* Exercise
Write down exactly what lies from the line containing "region segmented out" to the end of the records, inclusive, and omit the pictures.

(Stored items)
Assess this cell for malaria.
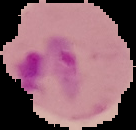

It is parasitized.

{
  "image_type": "cell region segmented out of the field of view; surrounding area masked to black",
  "preparation": "thin blood film",
  "image_size": "136×130 pixels"
}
Point out each Plasmodium parasite.
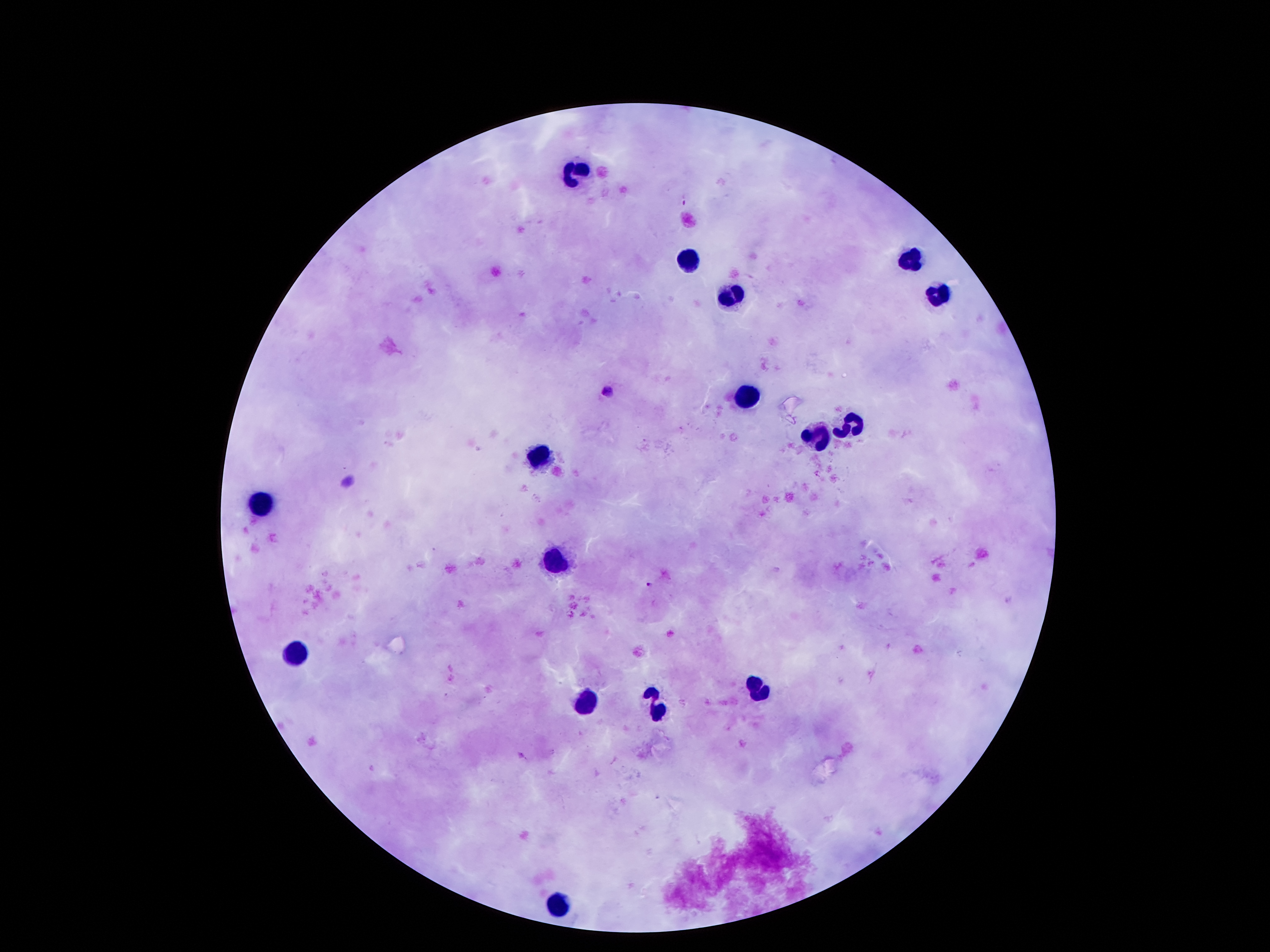
Approximate centers as [x, y] in pixels.
Plasmodium parasites: [684, 201], [606, 389], [648, 585].

leukocyte_locations: 'approximate centers as [x, y] in pixels: [577, 170], [913, 260], [690, 264], [936, 294], [732, 296], [745, 402], [854, 421], [823, 434], [539, 453], [262, 507], [556, 560], [298, 653], [760, 689], [585, 702], [657, 709], [560, 907]'
field_of_view: single
image_size: 1270×952 pixels
preparation: thick blood smear
magnification: 100x
stain: Giemsa
capture: smartphone through the microscope eyepiece
patient_malaria_status: positive for Plasmodium falciparum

* Written response
  "image_type": "cell region segmented out of the field of view; surrounding area masked to black",
  "preparation": "thin blood film",
  "image_size": "136×130 pixels"
}
Point out each Plasmodium parasite.
Approximate centers as [x, y] in pixels.
Plasmodium parasites: [684, 201], [606, 389], [648, 585].

leukocyte_locations: 'approximate centers as [x, y] in pixels: [577, 170], [913, 260], [690, 264], [936, 294], [732, 296], [745, 402], [854, 421], [823, 434], [539, 453], [262, 507], [556, 560], [298, 653], [760, 689], [585, 702], [657, 709], [560, 907]'
field_of_view: single
image_size: 1270×952 pixels
preparation: thick blood smear
magnification: 100x
stain: Giemsa
capture: smartphone through the microscope eyepiece
patient_malaria_status: positive for Plasmodium falciparum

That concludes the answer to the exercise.